Do you also doubt that cancer and pulmonary problems are clearly linked to environmental toxins? Do you doubt the existence of Superfund sites, and toxicity associated with US nuclear weapons production programs and mines generally?

Furthermore, I doubt many corporations would be in business for long if they sold them.
Have you failed to notice greenwashing by chemical cos? Or that federal pollution licensing regs keep in business Midwestern industries whose pollution East Coast states have been suing for decades to halt?

8. “Our primary identity is that of being consumers — not mothers, teachers, farmers, but consumers.”

Isn’t it obvious that Leonard is referring to how we are perceived/treated by corporations and governments – and like you personally believes we are much more than that? You continue to drum up disagreements where there don’t appear to be any.

9. “the American economy’s purpose is to produce more consumer goods.” Leonard bemoans the statement, but the advisor was right! Everything is produced for consumption.

Now I’m confused: in 8 you suggest that our primary identity is NOT as consumers, but now you inform us that the whole “purpose” of the American economy is to produce more consumer goods.

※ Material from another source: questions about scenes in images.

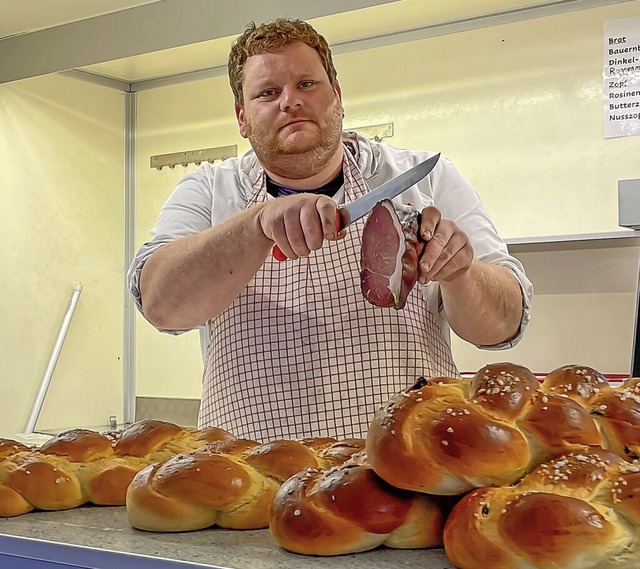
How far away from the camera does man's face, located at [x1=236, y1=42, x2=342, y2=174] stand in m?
1.44

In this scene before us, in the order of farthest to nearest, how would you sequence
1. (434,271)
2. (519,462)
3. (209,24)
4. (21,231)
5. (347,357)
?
(21,231)
(209,24)
(347,357)
(434,271)
(519,462)

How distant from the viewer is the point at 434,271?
3.33 feet

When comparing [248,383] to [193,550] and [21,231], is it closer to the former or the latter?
[193,550]

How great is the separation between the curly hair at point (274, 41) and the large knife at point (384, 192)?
0.63 metres

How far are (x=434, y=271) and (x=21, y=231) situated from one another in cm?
217

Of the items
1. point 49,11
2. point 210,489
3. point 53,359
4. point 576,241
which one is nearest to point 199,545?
point 210,489

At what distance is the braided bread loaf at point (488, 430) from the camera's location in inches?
25.4

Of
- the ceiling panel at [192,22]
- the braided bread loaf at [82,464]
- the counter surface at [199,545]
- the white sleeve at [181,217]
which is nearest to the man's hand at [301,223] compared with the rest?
the braided bread loaf at [82,464]

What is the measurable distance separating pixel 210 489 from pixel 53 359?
230cm

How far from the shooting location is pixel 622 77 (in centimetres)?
237

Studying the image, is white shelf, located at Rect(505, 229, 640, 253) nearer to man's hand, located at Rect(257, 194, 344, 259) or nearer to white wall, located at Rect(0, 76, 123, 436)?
man's hand, located at Rect(257, 194, 344, 259)

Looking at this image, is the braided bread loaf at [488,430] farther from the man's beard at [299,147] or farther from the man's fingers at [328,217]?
the man's beard at [299,147]

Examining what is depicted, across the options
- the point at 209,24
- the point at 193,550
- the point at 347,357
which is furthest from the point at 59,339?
the point at 193,550

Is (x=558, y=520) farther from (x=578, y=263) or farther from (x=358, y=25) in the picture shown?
(x=358, y=25)
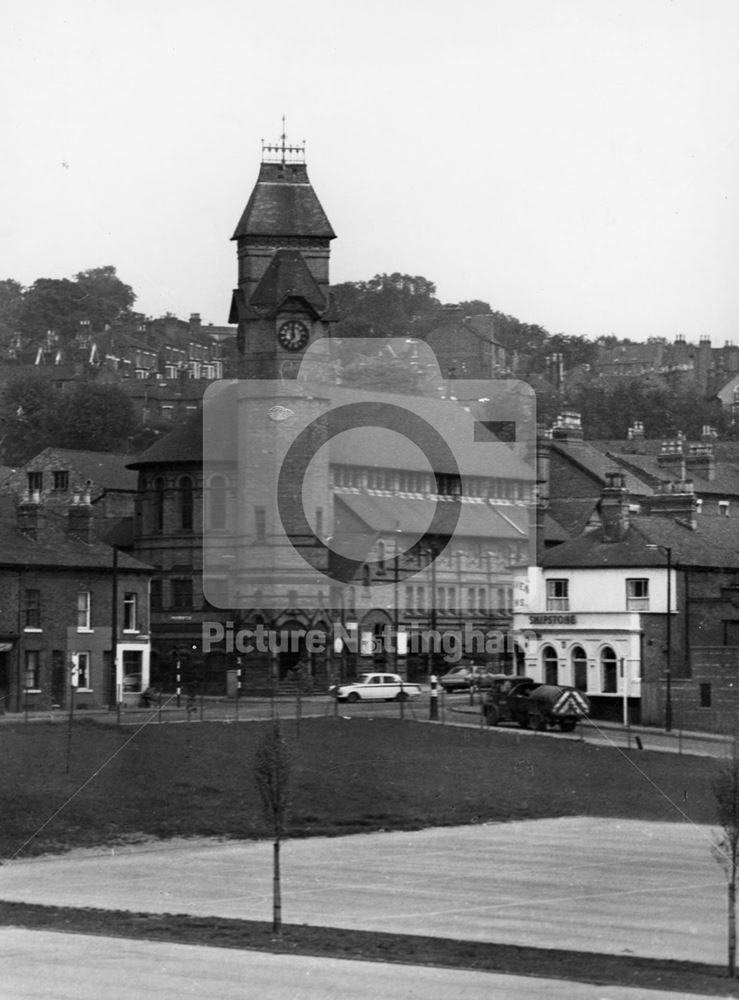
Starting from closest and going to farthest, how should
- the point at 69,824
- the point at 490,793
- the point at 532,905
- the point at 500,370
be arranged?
the point at 532,905, the point at 69,824, the point at 490,793, the point at 500,370

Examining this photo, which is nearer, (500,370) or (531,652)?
(531,652)

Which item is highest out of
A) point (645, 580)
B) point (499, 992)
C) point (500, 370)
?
point (500, 370)

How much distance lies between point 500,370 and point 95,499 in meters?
60.1

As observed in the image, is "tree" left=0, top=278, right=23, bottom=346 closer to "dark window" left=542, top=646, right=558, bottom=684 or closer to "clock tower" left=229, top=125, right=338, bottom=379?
"clock tower" left=229, top=125, right=338, bottom=379

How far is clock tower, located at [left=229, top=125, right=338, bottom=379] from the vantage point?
9569 cm

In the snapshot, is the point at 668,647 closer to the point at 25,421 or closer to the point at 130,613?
the point at 130,613

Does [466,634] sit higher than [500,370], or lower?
lower

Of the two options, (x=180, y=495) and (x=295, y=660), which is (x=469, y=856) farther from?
(x=180, y=495)

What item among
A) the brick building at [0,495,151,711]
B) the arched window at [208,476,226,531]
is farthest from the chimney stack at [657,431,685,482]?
the brick building at [0,495,151,711]

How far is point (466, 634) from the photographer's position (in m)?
104

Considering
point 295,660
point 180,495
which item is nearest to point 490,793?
point 295,660

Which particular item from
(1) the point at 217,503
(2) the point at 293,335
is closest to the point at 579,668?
(2) the point at 293,335

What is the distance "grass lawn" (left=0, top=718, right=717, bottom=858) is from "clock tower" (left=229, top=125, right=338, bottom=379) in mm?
35356

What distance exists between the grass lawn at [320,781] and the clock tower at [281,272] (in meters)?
35.4
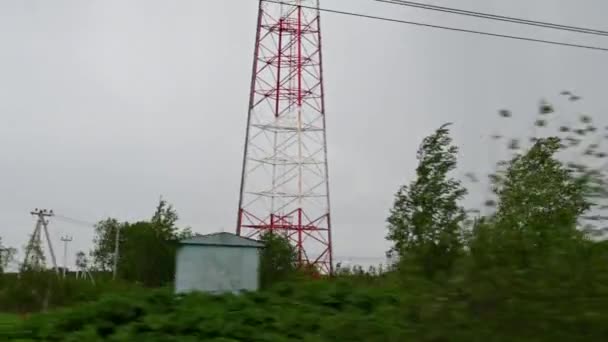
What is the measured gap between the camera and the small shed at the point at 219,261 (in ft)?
51.6

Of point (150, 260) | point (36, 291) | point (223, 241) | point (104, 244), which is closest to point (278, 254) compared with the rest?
point (223, 241)

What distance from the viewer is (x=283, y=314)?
29.9 ft

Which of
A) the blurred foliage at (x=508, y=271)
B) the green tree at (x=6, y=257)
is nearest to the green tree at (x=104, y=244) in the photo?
the green tree at (x=6, y=257)

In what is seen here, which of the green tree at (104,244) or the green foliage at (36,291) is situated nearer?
the green foliage at (36,291)

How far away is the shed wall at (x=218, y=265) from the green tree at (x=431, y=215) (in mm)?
3794

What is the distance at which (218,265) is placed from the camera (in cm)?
1614

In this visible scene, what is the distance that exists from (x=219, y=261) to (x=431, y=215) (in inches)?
371

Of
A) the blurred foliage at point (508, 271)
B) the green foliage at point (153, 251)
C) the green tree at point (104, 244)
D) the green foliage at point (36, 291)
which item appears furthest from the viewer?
the green tree at point (104, 244)

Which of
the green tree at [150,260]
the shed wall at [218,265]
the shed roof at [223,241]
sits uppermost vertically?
the green tree at [150,260]

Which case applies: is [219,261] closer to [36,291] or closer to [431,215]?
[36,291]

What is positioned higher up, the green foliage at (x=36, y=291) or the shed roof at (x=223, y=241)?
the shed roof at (x=223, y=241)

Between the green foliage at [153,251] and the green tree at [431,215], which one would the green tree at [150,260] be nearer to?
the green foliage at [153,251]

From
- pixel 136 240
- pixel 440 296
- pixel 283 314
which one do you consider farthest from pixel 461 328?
pixel 136 240

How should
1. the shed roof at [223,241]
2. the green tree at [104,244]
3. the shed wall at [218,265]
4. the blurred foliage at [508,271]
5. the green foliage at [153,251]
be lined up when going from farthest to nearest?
the green tree at [104,244] < the green foliage at [153,251] < the shed roof at [223,241] < the shed wall at [218,265] < the blurred foliage at [508,271]
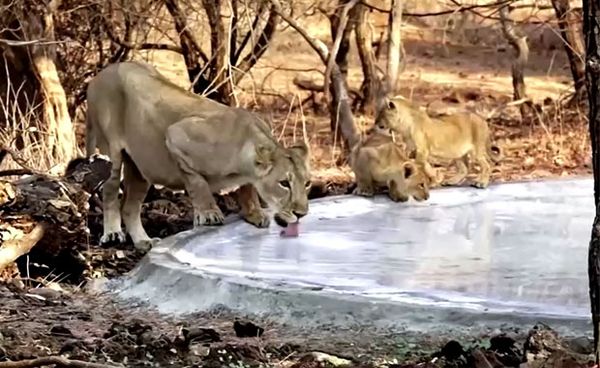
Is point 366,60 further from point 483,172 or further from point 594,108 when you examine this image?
point 594,108

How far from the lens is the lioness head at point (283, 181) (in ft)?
24.5

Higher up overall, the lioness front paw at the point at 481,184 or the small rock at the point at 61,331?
the small rock at the point at 61,331

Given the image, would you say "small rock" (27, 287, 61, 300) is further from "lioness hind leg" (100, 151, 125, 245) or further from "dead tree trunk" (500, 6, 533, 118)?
"dead tree trunk" (500, 6, 533, 118)

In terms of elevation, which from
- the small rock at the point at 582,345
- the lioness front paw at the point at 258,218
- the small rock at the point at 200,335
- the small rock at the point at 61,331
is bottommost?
the lioness front paw at the point at 258,218

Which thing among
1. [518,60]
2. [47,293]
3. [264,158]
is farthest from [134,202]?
[518,60]

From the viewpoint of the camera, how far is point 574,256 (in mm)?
6852

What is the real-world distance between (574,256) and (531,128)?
6955mm

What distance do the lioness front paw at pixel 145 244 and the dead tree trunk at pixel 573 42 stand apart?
612 centimetres

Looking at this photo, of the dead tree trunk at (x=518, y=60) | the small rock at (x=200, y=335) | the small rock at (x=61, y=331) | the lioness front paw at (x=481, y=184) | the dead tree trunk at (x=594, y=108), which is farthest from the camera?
the dead tree trunk at (x=518, y=60)

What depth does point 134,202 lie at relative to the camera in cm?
797

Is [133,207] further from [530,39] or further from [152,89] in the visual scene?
[530,39]

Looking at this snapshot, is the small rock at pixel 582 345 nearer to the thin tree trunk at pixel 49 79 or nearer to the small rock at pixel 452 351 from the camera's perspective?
the small rock at pixel 452 351

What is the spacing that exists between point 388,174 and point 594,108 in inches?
197

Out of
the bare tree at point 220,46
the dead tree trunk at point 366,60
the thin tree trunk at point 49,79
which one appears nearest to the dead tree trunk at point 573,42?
the dead tree trunk at point 366,60
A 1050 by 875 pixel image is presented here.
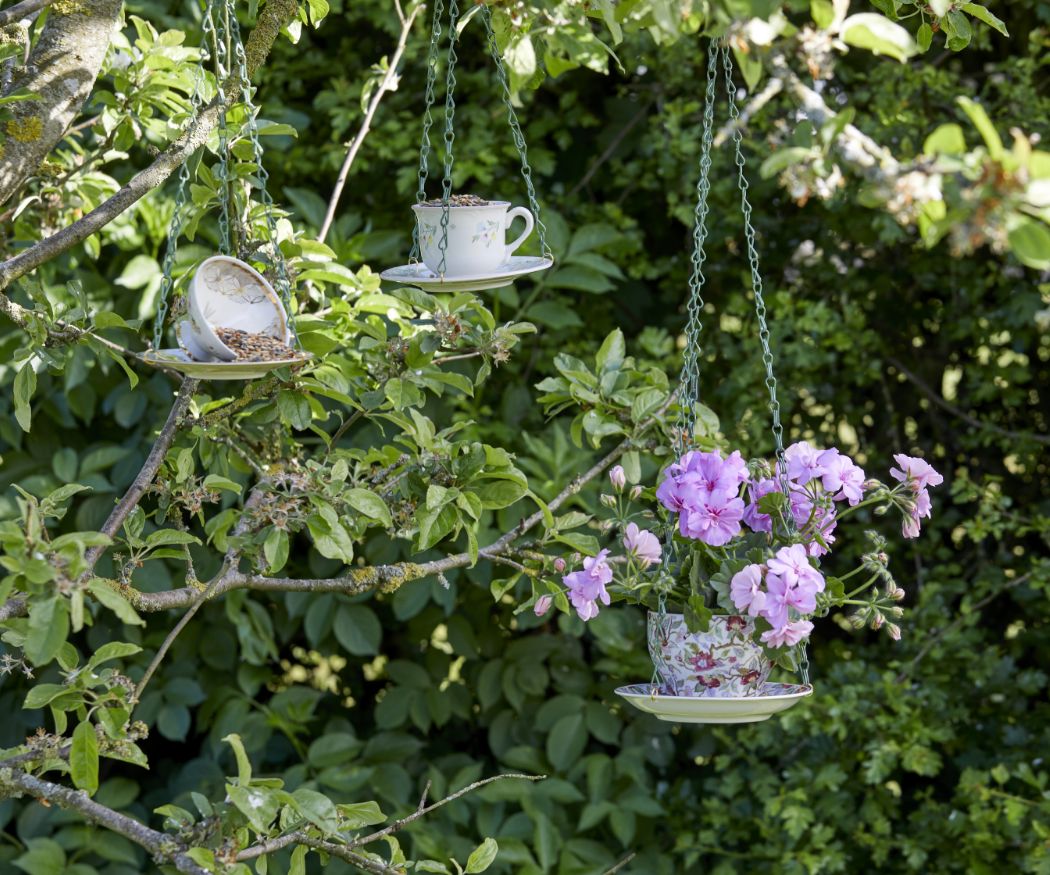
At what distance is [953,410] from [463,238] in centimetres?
144

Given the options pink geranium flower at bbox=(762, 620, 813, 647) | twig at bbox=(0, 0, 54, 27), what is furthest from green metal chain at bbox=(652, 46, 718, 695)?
twig at bbox=(0, 0, 54, 27)

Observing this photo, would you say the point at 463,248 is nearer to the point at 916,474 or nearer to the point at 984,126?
the point at 916,474

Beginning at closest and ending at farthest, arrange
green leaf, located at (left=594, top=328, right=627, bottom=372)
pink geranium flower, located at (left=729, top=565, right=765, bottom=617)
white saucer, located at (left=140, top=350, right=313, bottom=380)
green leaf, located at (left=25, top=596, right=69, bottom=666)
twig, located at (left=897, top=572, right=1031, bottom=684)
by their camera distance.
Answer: green leaf, located at (left=25, top=596, right=69, bottom=666)
white saucer, located at (left=140, top=350, right=313, bottom=380)
pink geranium flower, located at (left=729, top=565, right=765, bottom=617)
green leaf, located at (left=594, top=328, right=627, bottom=372)
twig, located at (left=897, top=572, right=1031, bottom=684)

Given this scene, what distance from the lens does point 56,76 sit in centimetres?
158

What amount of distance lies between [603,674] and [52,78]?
5.69 ft

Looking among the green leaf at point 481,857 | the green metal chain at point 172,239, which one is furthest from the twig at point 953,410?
the green metal chain at point 172,239

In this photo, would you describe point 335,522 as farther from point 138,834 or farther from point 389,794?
point 389,794

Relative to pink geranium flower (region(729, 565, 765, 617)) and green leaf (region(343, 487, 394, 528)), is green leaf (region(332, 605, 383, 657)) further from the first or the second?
pink geranium flower (region(729, 565, 765, 617))

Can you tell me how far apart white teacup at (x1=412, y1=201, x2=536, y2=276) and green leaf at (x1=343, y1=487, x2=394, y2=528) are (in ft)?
1.09

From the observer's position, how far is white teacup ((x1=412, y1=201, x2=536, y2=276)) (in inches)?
64.6

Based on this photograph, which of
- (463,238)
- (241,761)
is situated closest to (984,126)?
(463,238)

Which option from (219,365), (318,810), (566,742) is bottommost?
(566,742)

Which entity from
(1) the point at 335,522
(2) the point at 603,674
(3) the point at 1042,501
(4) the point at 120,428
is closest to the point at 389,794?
(2) the point at 603,674

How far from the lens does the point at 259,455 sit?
1780 millimetres
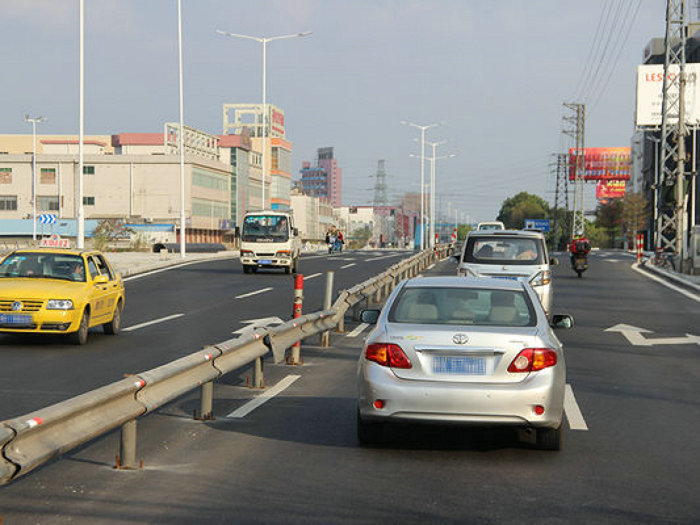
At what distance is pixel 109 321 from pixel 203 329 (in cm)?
200

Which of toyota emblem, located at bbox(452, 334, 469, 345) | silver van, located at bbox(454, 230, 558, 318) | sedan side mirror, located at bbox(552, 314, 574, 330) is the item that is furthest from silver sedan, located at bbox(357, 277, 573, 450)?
silver van, located at bbox(454, 230, 558, 318)

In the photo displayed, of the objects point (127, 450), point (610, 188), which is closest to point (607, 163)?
point (610, 188)

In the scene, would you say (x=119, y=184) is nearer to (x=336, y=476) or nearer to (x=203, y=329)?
(x=203, y=329)

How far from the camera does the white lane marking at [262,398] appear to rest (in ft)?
31.2

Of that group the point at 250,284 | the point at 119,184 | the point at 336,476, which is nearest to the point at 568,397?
the point at 336,476

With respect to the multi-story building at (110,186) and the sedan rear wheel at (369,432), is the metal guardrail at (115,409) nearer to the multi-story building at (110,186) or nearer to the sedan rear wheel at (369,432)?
the sedan rear wheel at (369,432)

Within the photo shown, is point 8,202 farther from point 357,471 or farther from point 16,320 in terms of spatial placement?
point 357,471

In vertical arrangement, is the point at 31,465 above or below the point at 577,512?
above

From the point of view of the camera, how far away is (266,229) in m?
37.2

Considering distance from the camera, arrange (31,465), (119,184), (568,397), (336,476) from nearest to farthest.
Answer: (31,465), (336,476), (568,397), (119,184)

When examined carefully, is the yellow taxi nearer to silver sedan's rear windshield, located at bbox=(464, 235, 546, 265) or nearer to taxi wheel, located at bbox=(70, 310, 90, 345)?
taxi wheel, located at bbox=(70, 310, 90, 345)

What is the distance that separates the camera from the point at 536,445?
7.95m

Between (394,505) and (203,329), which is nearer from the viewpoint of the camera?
(394,505)

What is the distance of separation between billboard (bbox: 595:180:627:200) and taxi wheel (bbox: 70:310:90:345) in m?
178
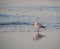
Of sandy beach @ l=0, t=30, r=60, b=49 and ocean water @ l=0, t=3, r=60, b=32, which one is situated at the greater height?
ocean water @ l=0, t=3, r=60, b=32

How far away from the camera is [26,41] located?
1.48 meters

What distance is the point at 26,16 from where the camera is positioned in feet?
4.88

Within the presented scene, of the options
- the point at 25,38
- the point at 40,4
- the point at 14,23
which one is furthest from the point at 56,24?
the point at 14,23

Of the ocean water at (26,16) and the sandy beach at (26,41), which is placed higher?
the ocean water at (26,16)

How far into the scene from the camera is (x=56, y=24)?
1.49m

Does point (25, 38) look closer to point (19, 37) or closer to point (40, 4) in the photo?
point (19, 37)

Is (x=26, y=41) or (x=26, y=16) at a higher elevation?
(x=26, y=16)

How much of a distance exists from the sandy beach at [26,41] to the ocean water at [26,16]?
0.20ft

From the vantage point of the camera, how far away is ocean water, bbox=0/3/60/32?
148 cm

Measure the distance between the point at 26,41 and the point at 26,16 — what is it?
343 millimetres

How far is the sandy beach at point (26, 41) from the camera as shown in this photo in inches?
57.7

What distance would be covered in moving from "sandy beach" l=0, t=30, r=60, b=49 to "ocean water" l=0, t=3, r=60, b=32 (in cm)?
6

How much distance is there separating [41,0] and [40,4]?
0.06 meters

In any event, any Austrian should disagree with you: the “American economy” has NO purpose whatsoever; rather, only individuals, acting alone and in groups, have purposes. Such purposes may necessitate purchases of goods and services, but I would wager that no one has a purpose of simply consuming consumer goods.

10. “Our national happiness peaked in the 1950s, the same time that this consumption mania exploded. Hmmm. Interesting coincidence,” Leonard says

Leonard hasn’t offered a conclusion, but simply offered a rather pedestrian suggestion that consumerism may adversely affect personal happiness – a viewpoint that is widely echoed by religious leaders and psychologists. I don’t believe that Austrians disagree axiomatically here – did I miss something?